For a moment, in consideration of Labor Day, put yourself in the position of an employer needing to fill a job vacancy. The U.S. unemployment rate, as of this writing, is still high (with some geographic variability) so the labor market is soft. You've probably got unsolicited resumes filling a folder over in your filing cabinet with more trickling in on a regular basis and fresh e-mails streaming through your inbox each morning of referrals from friends of friends. You may have job service agencies, headhunters, trade journals, and classified ad sales agents tickling you each month , under pressure to meet quota, just to see if you anticipate any vacancies within the next 30 days. They'll offer a range of services to help you find the right fit. Of course, there'll be forms to complete, job descriptions to post, surveys to answer, ads to buy, closing dates to monitor, interviews to convene, and commissions to pay.
Fat City, right? Well, maybe. The hiring cycle, particularly in the public sector can be especially tedious. At the end of the cycle, provided you find a qualified applicant, there's still potential relocation, orientation and training, a possible probation period, and the unknowns that can derail the entire process and force a dreaded "do over".
In the age of social media, much of the risk associated with employee searches and the hiring process has been mitigated with services like Linkedin.com With over 100 million user profiles, employers and job seekers alike have recognized the value of a more direct, comprehensive, and lower-risk job search. The irony of all this is that, even in a sluggish economy, the balance of power during the job search can shift from employer to job prospect, yielding the unsettling outcome of the job finding the prospect before the prospect finds the job. This is due primarily to the odds of finding a better fit with the rise of available information, including associated contacts, to both parties through user and company profiles.
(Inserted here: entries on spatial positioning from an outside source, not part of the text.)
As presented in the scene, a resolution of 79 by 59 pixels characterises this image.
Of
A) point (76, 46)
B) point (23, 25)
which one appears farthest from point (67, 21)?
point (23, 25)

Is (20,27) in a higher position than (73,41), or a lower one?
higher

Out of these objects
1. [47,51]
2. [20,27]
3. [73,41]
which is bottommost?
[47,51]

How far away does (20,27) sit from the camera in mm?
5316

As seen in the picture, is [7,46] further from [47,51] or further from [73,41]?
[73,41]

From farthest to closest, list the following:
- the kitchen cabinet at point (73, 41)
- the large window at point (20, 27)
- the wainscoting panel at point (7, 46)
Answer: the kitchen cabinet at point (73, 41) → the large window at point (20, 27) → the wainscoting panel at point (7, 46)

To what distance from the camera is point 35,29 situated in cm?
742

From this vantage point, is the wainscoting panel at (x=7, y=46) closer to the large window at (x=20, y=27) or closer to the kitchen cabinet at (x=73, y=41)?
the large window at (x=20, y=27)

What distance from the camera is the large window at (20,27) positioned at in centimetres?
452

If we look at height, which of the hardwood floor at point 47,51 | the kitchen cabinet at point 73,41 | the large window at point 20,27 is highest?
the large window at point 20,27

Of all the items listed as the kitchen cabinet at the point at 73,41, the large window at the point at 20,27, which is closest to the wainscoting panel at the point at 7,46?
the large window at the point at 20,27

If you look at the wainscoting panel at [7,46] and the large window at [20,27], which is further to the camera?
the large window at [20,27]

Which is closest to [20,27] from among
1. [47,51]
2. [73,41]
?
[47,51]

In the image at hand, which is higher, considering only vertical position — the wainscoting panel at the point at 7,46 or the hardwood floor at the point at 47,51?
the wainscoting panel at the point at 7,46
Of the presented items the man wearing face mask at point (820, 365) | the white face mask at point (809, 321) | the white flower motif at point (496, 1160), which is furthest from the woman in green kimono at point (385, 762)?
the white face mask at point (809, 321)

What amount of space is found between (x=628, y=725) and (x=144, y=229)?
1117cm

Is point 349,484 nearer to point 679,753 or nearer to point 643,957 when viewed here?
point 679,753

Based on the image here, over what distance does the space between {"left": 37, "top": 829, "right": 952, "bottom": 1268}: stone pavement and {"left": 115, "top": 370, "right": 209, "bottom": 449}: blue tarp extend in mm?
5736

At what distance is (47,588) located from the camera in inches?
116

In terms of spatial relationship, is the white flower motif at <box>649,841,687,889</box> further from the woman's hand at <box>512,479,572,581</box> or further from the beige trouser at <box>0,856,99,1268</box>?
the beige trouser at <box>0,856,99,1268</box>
Moreover, there is demonstrated close linkage between the rate of unemployment and the growth in the number of Linkedin profiles:
Image source: WebConnoisseur.com
Unique visitor growth to Linkedin tells an important part of the story. Another chapter, though, must include the impact of this migration to social media on those more and less conventional job search tools. There may always be a place for top-flight executive search firms but commission or fee-based Web models like Monster, CareerBuilder, and HotJobs as well as newspaper classifieds are quickly being shown the door.
The advent of Web analytics feeds critical, current, and precise information to job prospects that has never been available before, except in the pipe dreams of the most forward-thinking labor economists. Rather than rifling through the U.S. Dept. of Labor's Occupational Outlook companion volumes to prognosticate where the jobs of tomorrow are today, we can now capture infographs clearly illustrating the growth and contraction of industries and occupations in real-time:
Source: Linkedin Analytics
In a global economy, it's just as valuable to put your finger on where those rising and falling jobs and industries are located:
There are likely a few more iterations left in the tools used for labor market discovery and it's not difficult to imagine that social media will be dancing somewhere in the middle of that soup. Ultimately, maybe all of us, employers and employees alike, will recognize that the most useful frame of reference is not jobs at all but simply the work that needs to be done.